Sie sind im autonomen Hafenarbeiterkollektiv CALP in Genua organisiert. Bei dem Protest gegen die sogenannte Sicherheitskonferenz in München sprachen Sie davon, Ihre internationale Vernetzung stärken zu wollen. Was meinen Sie damit?

Wir sind ein Kollektiv, das Waffenlieferungen blockiert. Organisiert sind wir in der Basisgewerkschaft USB. Diese ist Teil des Weltgewerkschaftsbunds WFTU. Darin organisieren wir uns zusammen mit anderen internationalistisch und knüpfen Kontakte mit anderen Gewerkschaften. Bei den Protesten in München haben wir deutsche Hafenarbeiter getroffen, um mit ihnen zusammenzuarbeiten. Die Beziehungen zu den deutschen Hafenarbeiterkollegen haben 2021 informell angefangen. Jetzt werden wir uns offiziell verknüpfen, um gemeinsam und international Streiks zu organisieren.

Sie hindern Schiffe, die Rüstungsgüter transportieren, am Auslaufen?

* Datenauszug *
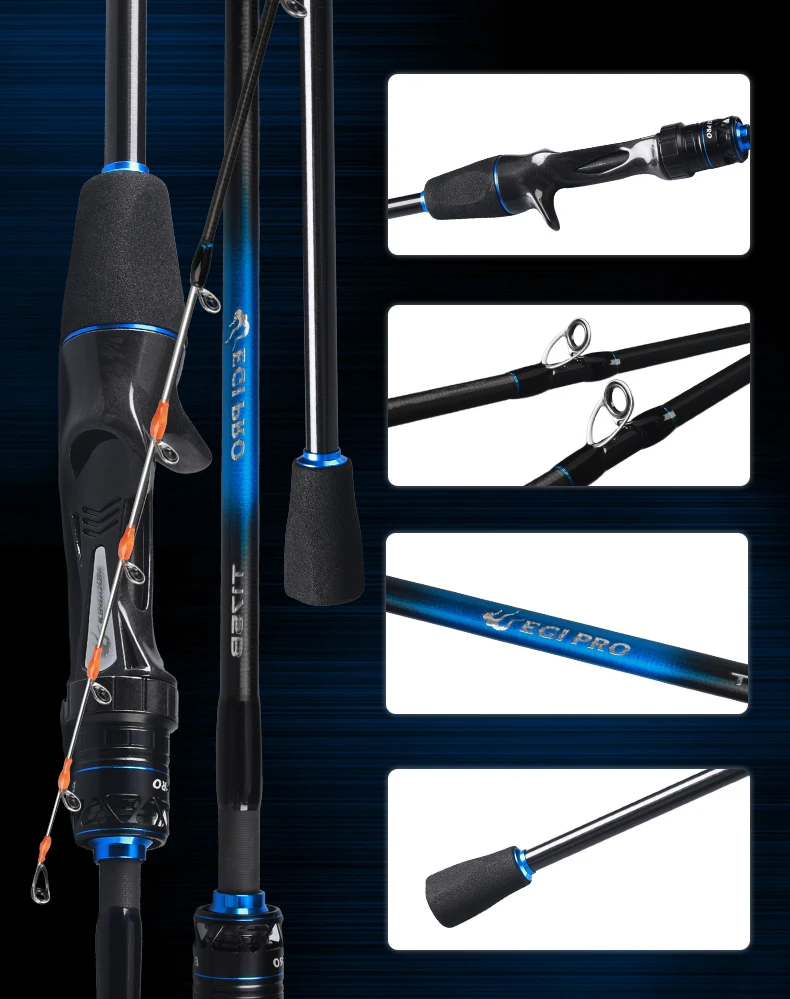 Kingdom EGI PRO Boot-Angelrute für Tintenfisch-Angeln, ultraleicht, TORAY T1100G +40T Carbon, FUJI-Ring, 1,5 m/1,75 m, für Tintenfisch und Oktopus – Detail 8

* Material erkunden *
a – Übertrage aus dem Interview über das Genueser Hafenarbeiterkollektiv wortgetreu alles von „Sie sind im“ bis hinunter zu „transportieren, am Auslaufen?“.
b – Mit welchem Ziel wollen sich die Genueser Hafenarbeiter laut dem Interview offiziell mit den deutschen Kollegen verknüpfen?
c – Setze das Interview über das Genueser Hafenarbeiterkollektiv nach der letzten Frage fort.

* Antworten nacheinander *
a –
Sie sind im autonomen Hafenarbeiterkollektiv CALP in Genua organisiert. Bei dem Protest gegen die sogenannte Sicherheitskonferenz in München sprachen Sie davon, Ihre internationale Vernetzung stärken zu wollen. Was meinen Sie damit?

Wir sind ein Kollektiv, das Waffenlieferungen blockiert. Organisiert sind wir in der Basisgewerkschaft USB. Diese ist Teil des Weltgewerkschaftsbunds WFTU. Darin organisieren wir uns zusammen mit anderen internationalistisch und knüpfen Kontakte mit anderen Gewerkschaften. Bei den Protesten in München haben wir deutsche Hafenarbeiter getroffen, um mit ihnen zusammenzuarbeiten. Die Beziehungen zu den deutschen Hafenarbeiterkollegen haben 2021 informell angefangen. Jetzt werden wir uns offiziell verknüpfen, um gemeinsam und international Streiks zu organisieren.

Sie hindern Schiffe, die Rüstungsgüter transportieren, am Auslaufen?

b – Sie wollen sich offiziell verknüpfen, um gemeinsam und international Streiks zu organisieren.

c –
Wenn wir wissen, dass es Waffenlieferungen durch den zivilen Hafen von Genua gibt, organisieren wir Demonstrationen und Streiks zusammen mit anderen Arbeiterinnen und Arbeitern, damit die Waffenlieferungen blockiert werden. Die kollektiven Aktionen setzen darauf, dass die Regierungen verstehen: Diese Lieferungen und die Produktion von Waffen wollen wir nicht. Wir wollen keine Komplizen eines Genozids sein. Kriege produzieren Armut und beschneiden den Wohlstand, was hier im Land anfängt. Deswegen wehren wir uns im Interesse der Arbeiter.

Inwiefern sind Sie bei Streiks und Blockaden staatlicher Repression ausgesetzt – insbesondere unter der Regierung Meloni?

An der Repression ändert die jeweilige Regierung nichts. Das einzige, was sich ändert, sind die Namen und Gesichter sowie die Rhetorik. Aber im Grunde kam die härteste Repression von dem sozialdemokratischen Partito Democratico, auch weil es eine Konkurrenz gab mit den großen Gewerkschaften. Am Ende sind das alles neoliberale Regierungen, die nicht im Interesse der Arbeiter handeln.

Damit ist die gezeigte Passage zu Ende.